Bom dia amigos leitores. O "Poesia de Quinta" desta semana, apresenta uma carta atribuída ao ator Mateus Nachtergaele, na qual ele homenageia o Grande escritor Ariano Suassuna que faleceu ontem, quarta-feira (23), aos 87 anos, em Recife, onde morava desde 1942.

Ao contrário de muitas produções literárias, que talvez não alcancem o povão, pelo menos dois livros de Suassuna chegaram à TV — “Auto da Compadecida” e “O Romance d’A Pedra do Reino e o Príncipe do Sangue do Vai-e-Volta”, transformados em minisséries em 1999 e 2007 — e um deles ao cinema (o mesmo “Auto da Compadecida”).

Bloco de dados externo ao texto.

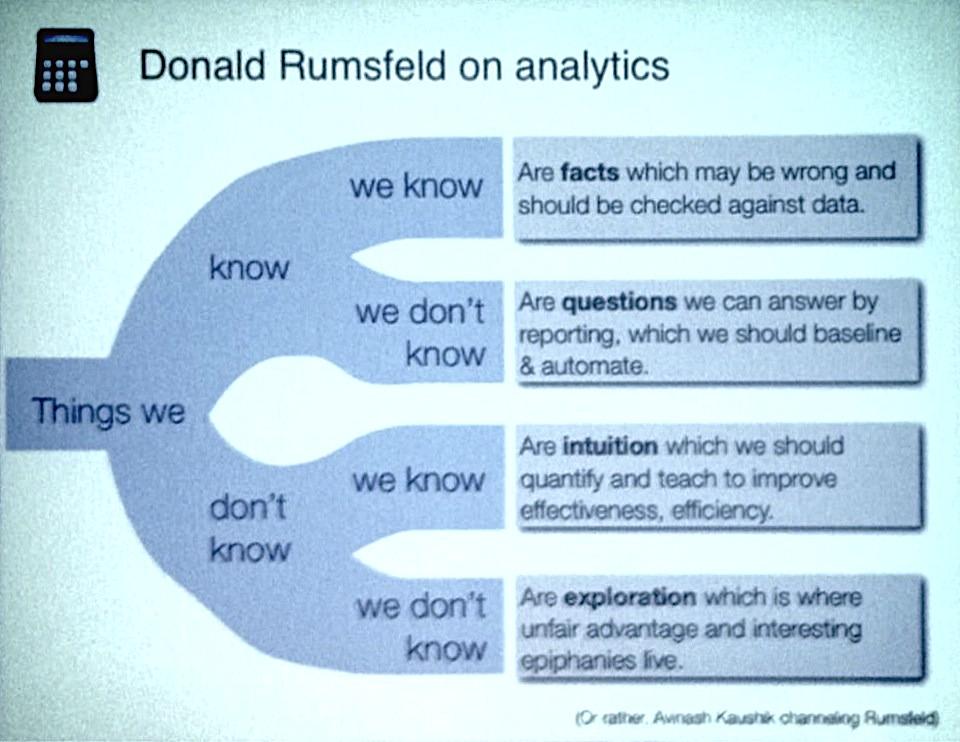 The Rumsfeld Theory of Analytics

Mateus Nachtergaele, que interpretou João Grilo em “O Auto da Compadecida”, nas versões para a TV e o cinema. Antes de Suassuna morrer, assim que seu quadro se tornou preocupante, o ator escreveu uma carta cheia de delicadeza e agradecimento para homenagear o autor. A carta foi publicada no jornal “Diário de Pernambuco”, e a reproduzimos em seguida:

"Carta para Ariano,

Quem te escreve agora é o Cavalo do teu Grilo. Um dos cavalos do teu Grilo. Aquele que te sente todos os dias, nas ruas, nos bares, nas casas. Toda vez que alguém, homem, mulher, criança ou velho, me acena sorrindo e nos olhos contentes me salva da morte ao me ver Grilo.

Esse que te escreve já foi cavalgado por loucos caubóis: por Jó, cavaleiro sábio que insistia na pergunta primordial. Por Trepliev, infantil édipo de talento transbordante e melancólicas desculpas. Fui domado por cavaleiros de Sheakespeare, de Nelson, de Tchekov. Fui duas vezes cavalgado por Dias Gomes. Adentrei perigosas veredas guiado por Carrière, por Büchner e Yeats. Mas de todos eles, meu favorito foi teu Grilo.

O Grilo colocou em mim rédeas de sisal, sem forçar com ferros minha boca cansada. Sentou-se sem cela e estribo, à pelo e sem chicote, no lombo dolorido de mim e nele descansou. Não corria em cavalgada. Buscava sem fim uma paragem de bom pasto, uma várzea verde entre a secura dos nossos caminhos. Me fazia sorrir tanto que eu, cavalo, não notava a aridez da caminhada. Eu era feliz e magro e desdentado e inteligente. Eu deixava o cavaleiro guiar a marcha e mal percebia a beleza da dor dele. O tamanho da dor dele. O amor que já sentia por ele, e por você, Ariano.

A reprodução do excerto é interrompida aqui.